***** TEXT EXCERPT
Help Center/ MapReduce Service/ Best Practices/ Data Migration/ Migrating HDFS Data from a Self-Built Cluster to an MRS Cluster with DistCp

Updated on 2025-08-20 GMT+08:00

View PDF

Migrating HDFS Data from a Self-Built Cluster to an MRS Cluster with DistCp

Scenarios

Distributed Copy (DistCp) is a distributed data replication tool provided by Hadoop. It is designed to efficiently transfer large volumes of data between HDFS clusters, between HDFS and the local file system, or even within the same cluster. DistCp leverages Hadoop's distributed computing capabilities and the parallel processing framework of MapReduce to enable highly efficient migration of large-scale data.

You can run the distcp command to migrate data stored in HDFS of a self-built Hadoop cluster to an MRS cluster.

Solution Architecture

Figure 1 shows the process for migrating data from a Hadoop cluster to an MRS cluster.

Figure 1 Migration solution with DistCp
Click to enlarge

Full data migration
1. Create a snapshot for the directory to be migrated in the source Hadoop cluster.
2. On the MRS cluster client, run the DistCp command for full data migration and set the destination path to OBS or HDFS.
Incremental data migration
1. Create a snapshot for the directory that requires incremental migration in the source Hadoop cluster.
2. On the MRS cluster client, run the DistCp command with the -update -delete parameter added to perform incremental migration. Set the destination path to HDFS.

Data migration supports different networking types, such as the public network, VPN, and Direct Connect. Select a networking type as required to ensure that the source and destination networks can communicate with each other.
**********
▶ _PROBLEMS_:
- A) Copy the part of the DistCp migration guide starting with "Distributed Copy (DistCp)" and going on through "a Hadoop cluster to an MRS cluster.".
- B) List every networking type that the DistCp migration guide names as supported for data migration.
Rely only on the DistCp migration guide.
***** ITEMS
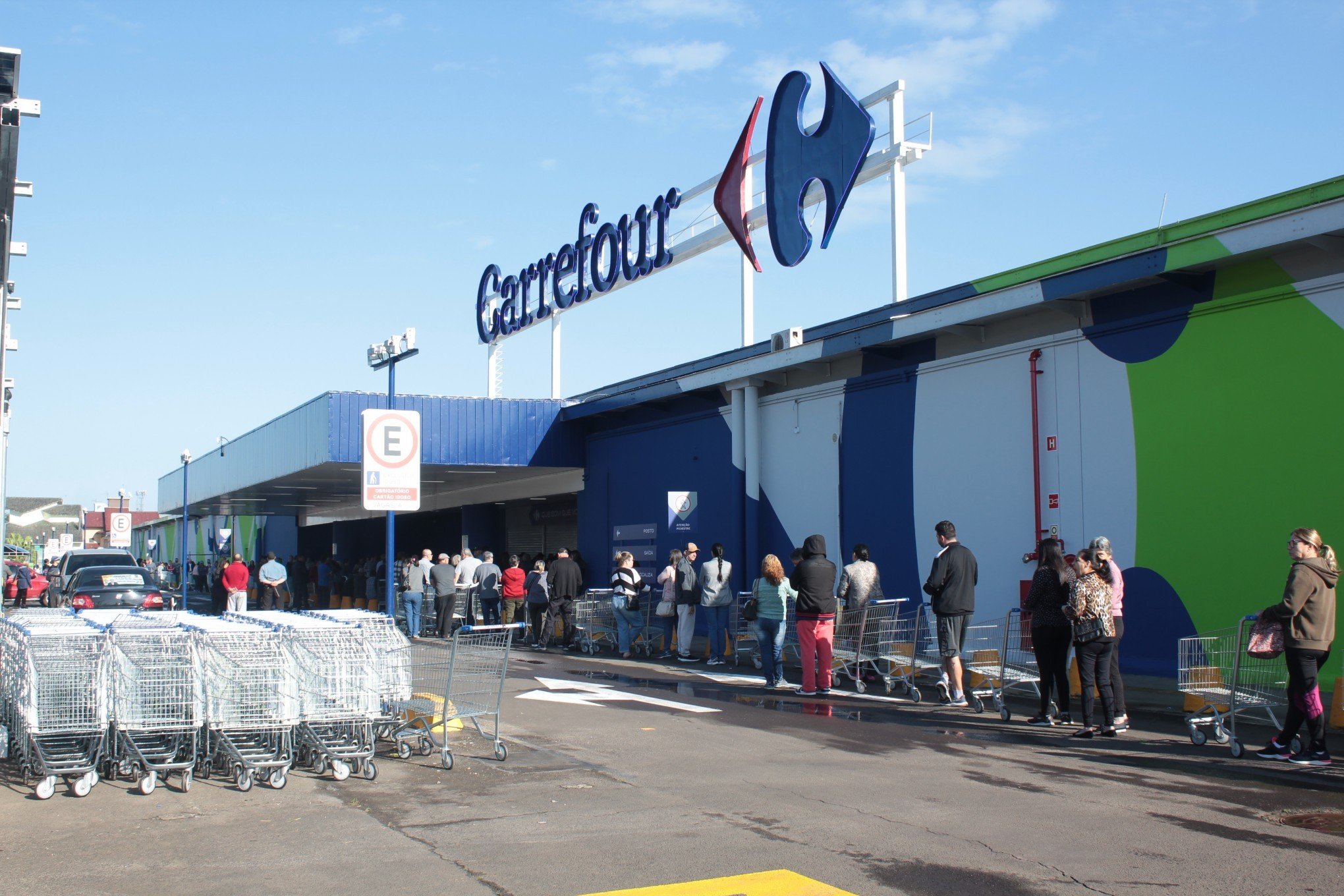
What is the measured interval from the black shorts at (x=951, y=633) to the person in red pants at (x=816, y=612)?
5.01 ft

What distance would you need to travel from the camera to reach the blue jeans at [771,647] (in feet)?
48.3

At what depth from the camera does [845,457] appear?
1888 cm

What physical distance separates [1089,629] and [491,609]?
645 inches

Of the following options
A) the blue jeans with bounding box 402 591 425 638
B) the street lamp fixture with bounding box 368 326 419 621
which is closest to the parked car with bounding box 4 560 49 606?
the blue jeans with bounding box 402 591 425 638

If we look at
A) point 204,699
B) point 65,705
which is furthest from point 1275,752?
point 65,705

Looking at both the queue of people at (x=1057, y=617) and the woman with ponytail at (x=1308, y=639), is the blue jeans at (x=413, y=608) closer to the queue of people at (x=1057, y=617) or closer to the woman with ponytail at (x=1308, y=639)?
the queue of people at (x=1057, y=617)

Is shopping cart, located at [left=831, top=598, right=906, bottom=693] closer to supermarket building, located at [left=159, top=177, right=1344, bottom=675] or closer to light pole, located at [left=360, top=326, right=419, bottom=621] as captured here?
supermarket building, located at [left=159, top=177, right=1344, bottom=675]

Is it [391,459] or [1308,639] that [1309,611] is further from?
[391,459]

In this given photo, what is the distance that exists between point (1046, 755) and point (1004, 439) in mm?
6637

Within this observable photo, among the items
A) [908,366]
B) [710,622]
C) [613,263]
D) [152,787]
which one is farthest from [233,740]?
[613,263]

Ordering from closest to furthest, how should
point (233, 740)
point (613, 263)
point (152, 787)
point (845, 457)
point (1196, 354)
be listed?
1. point (152, 787)
2. point (233, 740)
3. point (1196, 354)
4. point (845, 457)
5. point (613, 263)

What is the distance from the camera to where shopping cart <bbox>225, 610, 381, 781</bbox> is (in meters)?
8.63

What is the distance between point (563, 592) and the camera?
21.2 m

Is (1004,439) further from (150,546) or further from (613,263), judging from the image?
(150,546)
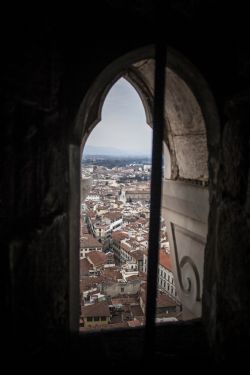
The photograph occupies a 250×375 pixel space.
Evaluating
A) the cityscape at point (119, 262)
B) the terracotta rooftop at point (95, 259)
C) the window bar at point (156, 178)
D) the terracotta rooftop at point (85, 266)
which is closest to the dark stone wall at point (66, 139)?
the window bar at point (156, 178)

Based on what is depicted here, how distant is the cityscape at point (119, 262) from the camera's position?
1672 cm

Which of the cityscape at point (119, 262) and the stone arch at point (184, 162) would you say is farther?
the cityscape at point (119, 262)

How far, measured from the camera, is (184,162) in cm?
222

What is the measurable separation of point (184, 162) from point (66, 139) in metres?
1.16

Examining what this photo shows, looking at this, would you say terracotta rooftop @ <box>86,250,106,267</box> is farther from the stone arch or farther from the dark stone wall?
the dark stone wall

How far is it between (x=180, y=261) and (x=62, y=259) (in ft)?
4.53

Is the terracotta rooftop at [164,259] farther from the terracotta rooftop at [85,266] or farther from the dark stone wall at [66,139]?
the dark stone wall at [66,139]

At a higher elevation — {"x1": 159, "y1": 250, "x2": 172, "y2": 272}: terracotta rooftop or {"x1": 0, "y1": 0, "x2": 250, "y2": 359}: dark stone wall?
{"x1": 0, "y1": 0, "x2": 250, "y2": 359}: dark stone wall

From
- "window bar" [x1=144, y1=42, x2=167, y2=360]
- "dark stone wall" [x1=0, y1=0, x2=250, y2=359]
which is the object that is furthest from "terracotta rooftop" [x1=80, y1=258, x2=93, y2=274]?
"window bar" [x1=144, y1=42, x2=167, y2=360]

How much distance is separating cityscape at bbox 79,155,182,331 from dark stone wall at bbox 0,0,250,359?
739 mm

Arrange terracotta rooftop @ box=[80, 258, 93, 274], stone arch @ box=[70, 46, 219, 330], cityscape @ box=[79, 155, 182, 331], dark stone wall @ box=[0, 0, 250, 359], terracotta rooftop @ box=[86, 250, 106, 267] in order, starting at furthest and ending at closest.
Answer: terracotta rooftop @ box=[86, 250, 106, 267]
terracotta rooftop @ box=[80, 258, 93, 274]
cityscape @ box=[79, 155, 182, 331]
stone arch @ box=[70, 46, 219, 330]
dark stone wall @ box=[0, 0, 250, 359]

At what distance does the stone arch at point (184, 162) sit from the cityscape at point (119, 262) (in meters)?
0.59

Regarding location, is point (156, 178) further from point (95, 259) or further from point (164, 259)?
point (95, 259)

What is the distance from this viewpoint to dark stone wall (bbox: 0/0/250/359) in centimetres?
89
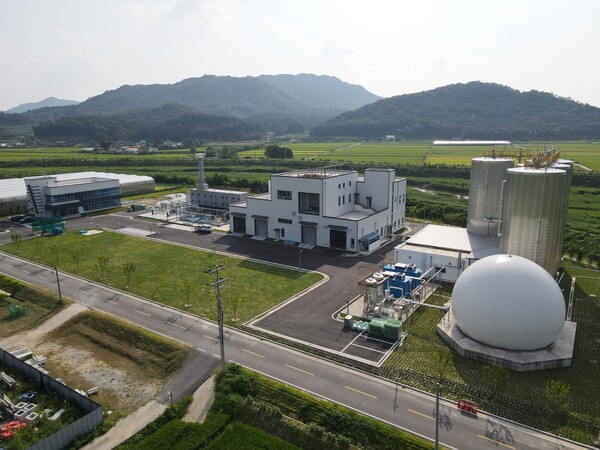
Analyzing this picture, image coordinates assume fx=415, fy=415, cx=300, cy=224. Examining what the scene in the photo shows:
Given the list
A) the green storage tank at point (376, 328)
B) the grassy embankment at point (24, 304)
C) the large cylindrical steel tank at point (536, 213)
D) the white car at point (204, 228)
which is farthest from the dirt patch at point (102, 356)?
the large cylindrical steel tank at point (536, 213)

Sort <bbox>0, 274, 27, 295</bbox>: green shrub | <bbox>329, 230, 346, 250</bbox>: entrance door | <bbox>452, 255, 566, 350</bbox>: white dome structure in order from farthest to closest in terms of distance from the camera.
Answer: <bbox>329, 230, 346, 250</bbox>: entrance door → <bbox>0, 274, 27, 295</bbox>: green shrub → <bbox>452, 255, 566, 350</bbox>: white dome structure

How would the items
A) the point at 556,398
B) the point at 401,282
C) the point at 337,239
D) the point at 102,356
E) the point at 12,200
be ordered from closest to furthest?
the point at 556,398
the point at 102,356
the point at 401,282
the point at 337,239
the point at 12,200

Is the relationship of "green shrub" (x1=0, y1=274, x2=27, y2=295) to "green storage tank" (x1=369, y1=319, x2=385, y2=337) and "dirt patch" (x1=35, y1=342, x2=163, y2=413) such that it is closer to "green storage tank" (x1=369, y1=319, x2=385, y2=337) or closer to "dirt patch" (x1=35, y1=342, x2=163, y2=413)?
"dirt patch" (x1=35, y1=342, x2=163, y2=413)

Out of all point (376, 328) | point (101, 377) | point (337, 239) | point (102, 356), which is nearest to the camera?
point (101, 377)

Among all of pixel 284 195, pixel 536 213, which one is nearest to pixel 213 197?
pixel 284 195

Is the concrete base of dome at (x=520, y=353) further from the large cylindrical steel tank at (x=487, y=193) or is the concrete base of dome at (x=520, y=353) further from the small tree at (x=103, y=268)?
the small tree at (x=103, y=268)

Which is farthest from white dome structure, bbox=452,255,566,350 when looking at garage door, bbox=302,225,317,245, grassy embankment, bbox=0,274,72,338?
grassy embankment, bbox=0,274,72,338

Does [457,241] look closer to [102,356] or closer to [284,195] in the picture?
[284,195]
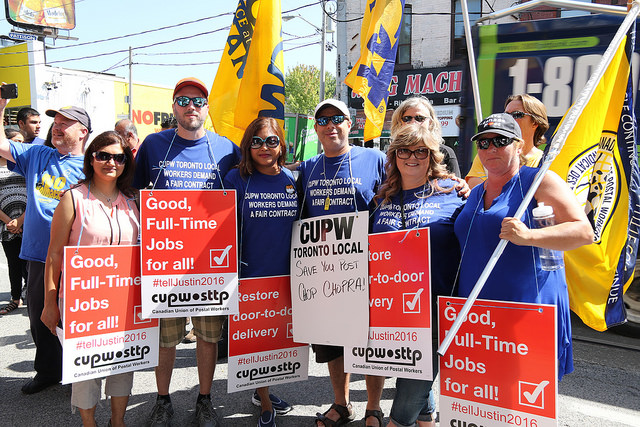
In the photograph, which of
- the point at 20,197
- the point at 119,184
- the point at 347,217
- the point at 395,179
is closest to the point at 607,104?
the point at 395,179

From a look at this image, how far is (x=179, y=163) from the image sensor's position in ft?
10.8

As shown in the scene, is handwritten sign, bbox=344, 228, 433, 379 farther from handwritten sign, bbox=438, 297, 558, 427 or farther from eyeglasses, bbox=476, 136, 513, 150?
eyeglasses, bbox=476, 136, 513, 150

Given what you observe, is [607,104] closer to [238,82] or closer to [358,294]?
[358,294]

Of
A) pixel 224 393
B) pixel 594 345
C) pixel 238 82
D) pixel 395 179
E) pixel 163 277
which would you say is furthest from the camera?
pixel 594 345

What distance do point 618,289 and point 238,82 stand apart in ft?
10.7

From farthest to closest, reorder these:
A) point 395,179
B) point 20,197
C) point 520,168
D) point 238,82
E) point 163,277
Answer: point 20,197 < point 238,82 < point 163,277 < point 395,179 < point 520,168

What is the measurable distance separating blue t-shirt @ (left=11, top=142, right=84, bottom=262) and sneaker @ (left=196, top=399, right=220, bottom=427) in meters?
1.55

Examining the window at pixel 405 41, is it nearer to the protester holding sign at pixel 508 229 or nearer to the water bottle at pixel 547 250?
the protester holding sign at pixel 508 229

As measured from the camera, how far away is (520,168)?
8.27ft

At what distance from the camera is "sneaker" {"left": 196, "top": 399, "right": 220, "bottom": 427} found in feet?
10.9

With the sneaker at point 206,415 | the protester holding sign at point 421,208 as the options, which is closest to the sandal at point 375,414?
the protester holding sign at point 421,208

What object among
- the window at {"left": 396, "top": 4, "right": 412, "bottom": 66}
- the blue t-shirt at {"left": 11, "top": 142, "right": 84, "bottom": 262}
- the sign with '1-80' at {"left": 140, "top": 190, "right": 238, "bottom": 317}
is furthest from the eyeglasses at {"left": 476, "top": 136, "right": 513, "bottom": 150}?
the window at {"left": 396, "top": 4, "right": 412, "bottom": 66}

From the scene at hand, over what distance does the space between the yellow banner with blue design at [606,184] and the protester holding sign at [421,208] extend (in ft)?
2.92

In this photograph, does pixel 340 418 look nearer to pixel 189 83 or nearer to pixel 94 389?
pixel 94 389
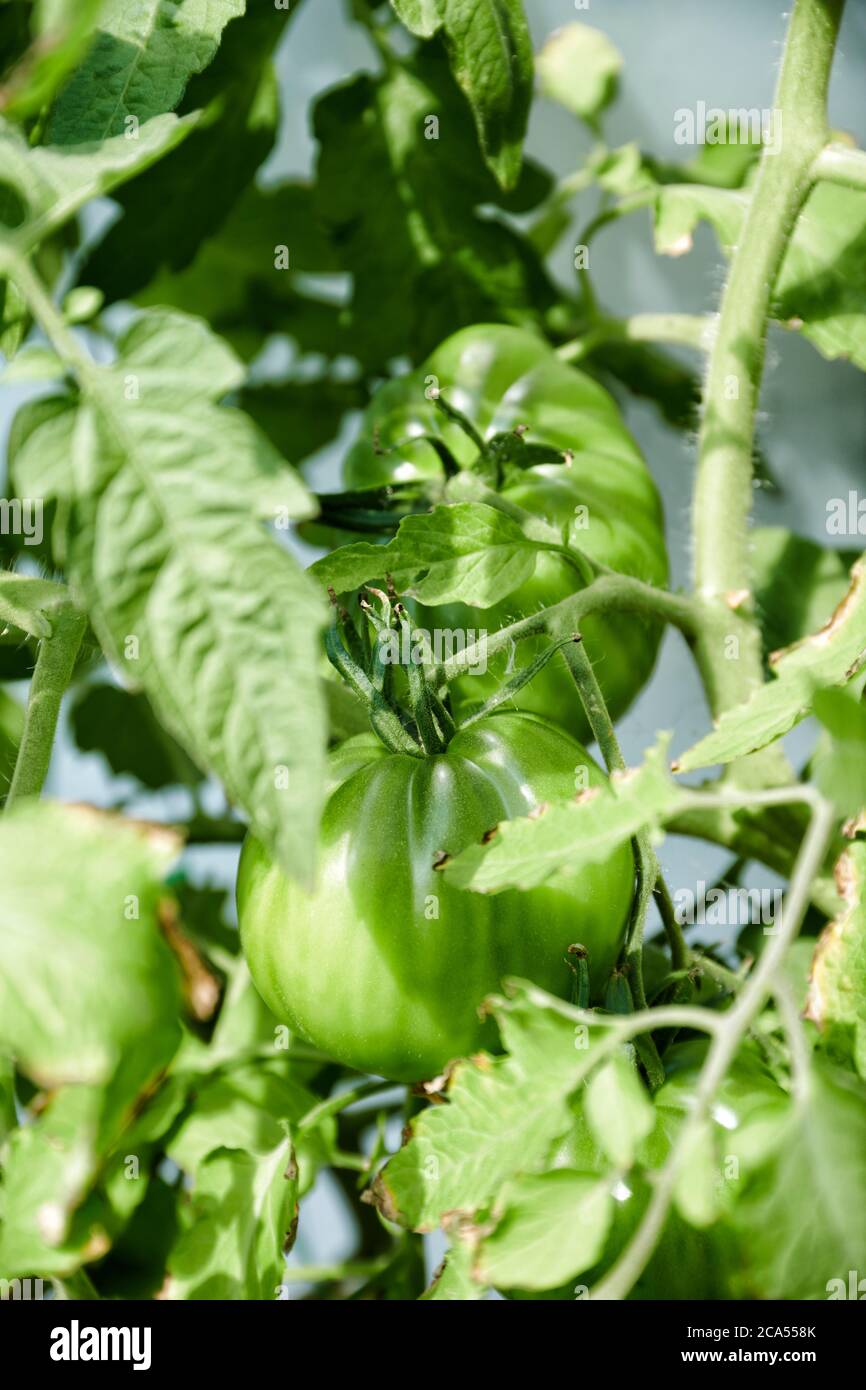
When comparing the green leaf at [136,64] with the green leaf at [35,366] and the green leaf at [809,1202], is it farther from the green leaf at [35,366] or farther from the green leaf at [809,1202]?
the green leaf at [809,1202]

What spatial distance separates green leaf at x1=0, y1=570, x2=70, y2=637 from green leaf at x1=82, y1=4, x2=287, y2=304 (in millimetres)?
275

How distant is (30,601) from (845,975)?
336mm

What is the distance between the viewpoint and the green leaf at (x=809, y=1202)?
0.97 feet

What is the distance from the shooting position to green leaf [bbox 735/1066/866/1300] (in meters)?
0.30

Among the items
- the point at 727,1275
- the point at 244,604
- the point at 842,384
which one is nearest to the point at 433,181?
the point at 842,384

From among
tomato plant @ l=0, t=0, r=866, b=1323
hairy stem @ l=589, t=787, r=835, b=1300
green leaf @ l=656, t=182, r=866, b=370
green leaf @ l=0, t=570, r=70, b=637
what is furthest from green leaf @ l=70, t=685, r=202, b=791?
hairy stem @ l=589, t=787, r=835, b=1300

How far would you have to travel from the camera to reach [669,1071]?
44cm

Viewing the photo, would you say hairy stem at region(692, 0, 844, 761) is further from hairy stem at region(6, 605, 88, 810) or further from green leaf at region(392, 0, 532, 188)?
hairy stem at region(6, 605, 88, 810)

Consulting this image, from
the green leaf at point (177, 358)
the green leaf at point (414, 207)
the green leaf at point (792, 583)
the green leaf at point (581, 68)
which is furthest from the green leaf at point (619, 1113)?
the green leaf at point (581, 68)

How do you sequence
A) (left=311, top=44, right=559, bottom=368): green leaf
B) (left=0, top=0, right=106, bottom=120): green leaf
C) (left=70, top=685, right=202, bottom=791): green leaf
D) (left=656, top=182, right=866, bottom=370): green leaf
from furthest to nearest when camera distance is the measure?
(left=70, top=685, right=202, bottom=791): green leaf < (left=311, top=44, right=559, bottom=368): green leaf < (left=656, top=182, right=866, bottom=370): green leaf < (left=0, top=0, right=106, bottom=120): green leaf

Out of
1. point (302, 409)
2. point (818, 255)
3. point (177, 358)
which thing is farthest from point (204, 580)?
point (302, 409)

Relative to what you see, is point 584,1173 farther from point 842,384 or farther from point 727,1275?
point 842,384

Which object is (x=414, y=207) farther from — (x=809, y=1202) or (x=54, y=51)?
(x=809, y=1202)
**********
▶ _IN RESPONSE_:
- A)
Distributed Copy (DistCp) is a distributed data replication tool provided by Hadoop. It is designed to efficiently transfer large volumes of data between HDFS clusters, between HDFS and the local file system, or even within the same cluster. DistCp leverages Hadoop's distributed computing capabilities and the parallel processing framework of MapReduce to enable highly efficient migration of large-scale data.

You can run the distcp command to migrate data stored in HDFS of a self-built Hadoop cluster to an MRS cluster.

Solution Architecture

Figure 1 shows the process for migrating data from a Hadoop cluster to an MRS cluster.

- B)
- Public network
- VPN
- Direct Connect